2- Naziât suresi 18. ayeti: “Ona de ki: “Arınmayı ve seni rabbinin yoluna iletmemi ister misin? Böylece O’na saygılı davranırsın.”
Burada Hz. Musa (a.s) Firavun’un şirkten ve zulümden vazgeçip Allah’ın birliğine inanmaya başlayıp başlamayacağını bilmek ister.
Bu ayet bize insanları davet ederken ve eğitirken herkesin kabul edebileceği yumuşak bie dille güzel ve çekici sözler kullanmamız ve onları doğruları kabul etmeye motive etmemiz gerektiğini söyler.
Ancak Firavun inadından vazgeçmez tüm iyilik, güzellik, mantık ve güzel anlatıma rağmen isyanını sürdürür ve Hz. Musa’nın (a.s) davetini kabul etmez.

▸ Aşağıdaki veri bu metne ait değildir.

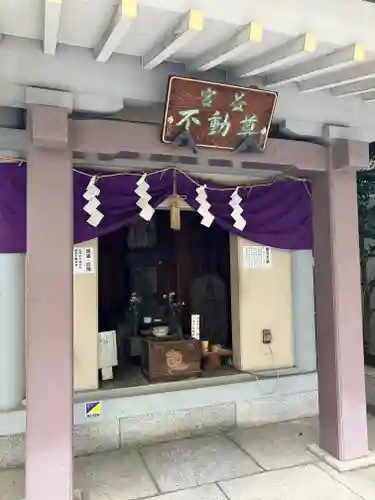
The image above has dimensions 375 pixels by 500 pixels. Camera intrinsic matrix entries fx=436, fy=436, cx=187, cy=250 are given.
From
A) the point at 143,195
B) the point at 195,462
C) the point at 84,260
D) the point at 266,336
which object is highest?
the point at 143,195

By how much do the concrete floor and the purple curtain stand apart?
193cm

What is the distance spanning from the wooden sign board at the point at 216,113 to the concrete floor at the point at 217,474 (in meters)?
2.54

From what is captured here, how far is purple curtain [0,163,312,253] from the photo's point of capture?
3650 millimetres

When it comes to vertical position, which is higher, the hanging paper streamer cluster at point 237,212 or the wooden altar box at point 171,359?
the hanging paper streamer cluster at point 237,212

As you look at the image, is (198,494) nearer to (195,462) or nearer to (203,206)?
(195,462)

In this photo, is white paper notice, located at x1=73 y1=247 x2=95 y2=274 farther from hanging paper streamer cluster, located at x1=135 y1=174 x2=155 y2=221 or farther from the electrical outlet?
the electrical outlet

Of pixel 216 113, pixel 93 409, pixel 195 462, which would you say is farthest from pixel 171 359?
pixel 216 113

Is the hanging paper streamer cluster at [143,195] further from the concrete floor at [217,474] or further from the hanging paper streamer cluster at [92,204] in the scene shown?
the concrete floor at [217,474]

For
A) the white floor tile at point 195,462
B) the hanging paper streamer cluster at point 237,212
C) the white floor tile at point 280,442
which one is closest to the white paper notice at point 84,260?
the hanging paper streamer cluster at point 237,212

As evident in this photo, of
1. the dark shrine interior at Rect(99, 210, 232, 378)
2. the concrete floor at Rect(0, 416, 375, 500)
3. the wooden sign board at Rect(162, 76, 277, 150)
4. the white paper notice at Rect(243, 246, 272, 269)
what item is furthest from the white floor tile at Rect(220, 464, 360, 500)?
the wooden sign board at Rect(162, 76, 277, 150)

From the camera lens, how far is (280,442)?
411cm

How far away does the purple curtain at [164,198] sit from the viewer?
144 inches

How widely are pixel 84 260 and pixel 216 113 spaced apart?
2008 millimetres

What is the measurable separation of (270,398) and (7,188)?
3.32 m
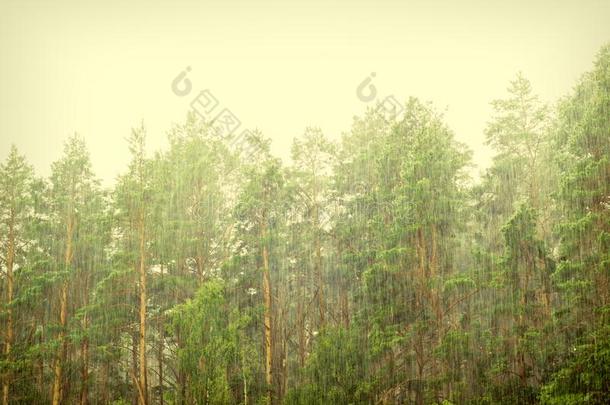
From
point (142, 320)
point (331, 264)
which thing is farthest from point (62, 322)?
point (331, 264)

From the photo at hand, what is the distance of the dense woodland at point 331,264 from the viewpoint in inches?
515

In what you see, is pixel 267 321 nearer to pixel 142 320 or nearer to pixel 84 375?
pixel 142 320

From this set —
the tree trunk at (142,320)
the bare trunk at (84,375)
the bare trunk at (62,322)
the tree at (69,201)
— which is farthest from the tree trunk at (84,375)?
the tree trunk at (142,320)

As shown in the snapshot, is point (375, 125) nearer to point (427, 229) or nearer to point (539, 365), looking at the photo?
point (427, 229)

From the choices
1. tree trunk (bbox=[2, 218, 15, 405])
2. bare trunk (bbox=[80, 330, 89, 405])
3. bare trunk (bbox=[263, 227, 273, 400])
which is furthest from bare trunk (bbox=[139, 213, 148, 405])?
tree trunk (bbox=[2, 218, 15, 405])

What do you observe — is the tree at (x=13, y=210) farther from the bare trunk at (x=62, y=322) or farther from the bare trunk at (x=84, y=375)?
the bare trunk at (x=84, y=375)

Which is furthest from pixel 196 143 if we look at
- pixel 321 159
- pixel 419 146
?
pixel 419 146

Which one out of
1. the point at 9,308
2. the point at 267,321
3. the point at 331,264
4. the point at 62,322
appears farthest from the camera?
the point at 331,264

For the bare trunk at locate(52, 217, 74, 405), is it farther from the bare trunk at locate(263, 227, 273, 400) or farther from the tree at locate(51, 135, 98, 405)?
the bare trunk at locate(263, 227, 273, 400)

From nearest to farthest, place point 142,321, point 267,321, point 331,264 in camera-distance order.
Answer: point 142,321 < point 267,321 < point 331,264

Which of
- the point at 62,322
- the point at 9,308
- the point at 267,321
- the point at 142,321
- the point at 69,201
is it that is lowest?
the point at 267,321

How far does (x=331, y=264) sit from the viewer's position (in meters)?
20.6

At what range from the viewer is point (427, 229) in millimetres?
15164

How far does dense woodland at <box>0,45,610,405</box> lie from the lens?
13.1 metres
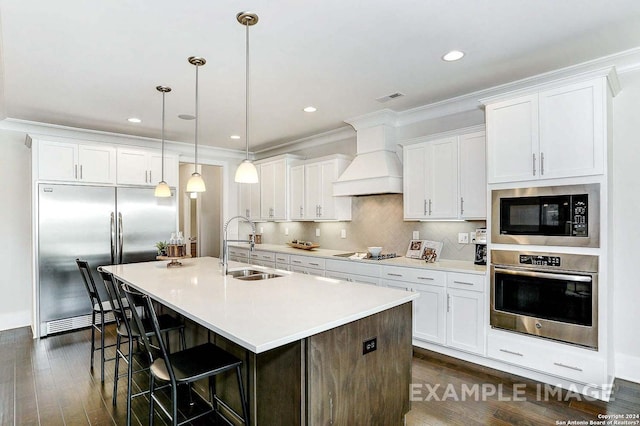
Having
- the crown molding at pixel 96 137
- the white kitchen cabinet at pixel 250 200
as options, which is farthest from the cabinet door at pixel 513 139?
the crown molding at pixel 96 137

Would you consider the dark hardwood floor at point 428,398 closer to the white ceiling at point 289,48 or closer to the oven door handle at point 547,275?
the oven door handle at point 547,275

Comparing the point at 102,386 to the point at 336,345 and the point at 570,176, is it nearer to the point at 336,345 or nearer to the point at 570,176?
the point at 336,345

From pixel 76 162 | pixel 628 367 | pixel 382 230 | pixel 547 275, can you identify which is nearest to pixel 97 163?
pixel 76 162

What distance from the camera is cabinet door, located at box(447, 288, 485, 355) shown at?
321 centimetres

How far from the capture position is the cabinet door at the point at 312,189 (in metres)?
5.14

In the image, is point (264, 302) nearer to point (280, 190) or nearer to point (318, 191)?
point (318, 191)

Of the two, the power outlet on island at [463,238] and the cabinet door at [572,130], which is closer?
the cabinet door at [572,130]

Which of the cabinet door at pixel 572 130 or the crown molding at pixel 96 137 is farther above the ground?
the crown molding at pixel 96 137

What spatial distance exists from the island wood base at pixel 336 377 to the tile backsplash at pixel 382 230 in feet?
6.26

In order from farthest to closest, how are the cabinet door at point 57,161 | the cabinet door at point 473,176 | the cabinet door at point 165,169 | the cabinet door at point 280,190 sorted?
the cabinet door at point 280,190 < the cabinet door at point 165,169 < the cabinet door at point 57,161 < the cabinet door at point 473,176

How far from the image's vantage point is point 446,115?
159 inches

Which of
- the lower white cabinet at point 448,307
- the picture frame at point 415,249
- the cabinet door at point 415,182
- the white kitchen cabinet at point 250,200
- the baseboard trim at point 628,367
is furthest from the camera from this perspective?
the white kitchen cabinet at point 250,200

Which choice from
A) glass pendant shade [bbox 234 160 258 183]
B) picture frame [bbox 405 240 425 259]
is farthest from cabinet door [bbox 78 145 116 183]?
picture frame [bbox 405 240 425 259]

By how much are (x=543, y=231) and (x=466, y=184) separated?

3- Son örnekte Musa İsrailoğullarını Firavun’un elinden kurtardıktan sonra İsrailoğulları Hz. Musa’dan (a.s) kendilerine putperestlerin tanrısı gibi bir tanrı tayin etmesini istediler.
Hz. Musa (a.s) onlara cevaben şu soruyu sorar: “Mûsâ, “Size Allah’tan başka bir tanrı arayayım öyle mi! Halbuki O sizi diğer toplumlara üstün kılmıştı” dedi.” (A’râf:140)
Allah’a kulluk etmenin sebebi şükretme duygusu ise, o zaman bütün nimetleriniz Allah’tandır, Allah’tan başka ibadete layık ilah olmadığı için sizi nimetlendirmiştir.
Aslında Hz. Musa’nın (a.s) sorduğu tüm bu sorularda amaç, karşı tarafı ve vicdanını uyandırmak ve sonrasında kurtuluşa götüren doğru yolu seçmelerini sağlamaktır.
Elbette bazı insanlar o kadar günah içine batmışlardır ki günahlar hayatlarında fıtratlarının etkisini azaltır. Görüldüğü gibi Firavun bunun sonucunda ebedi azaba mahkum olmuştur.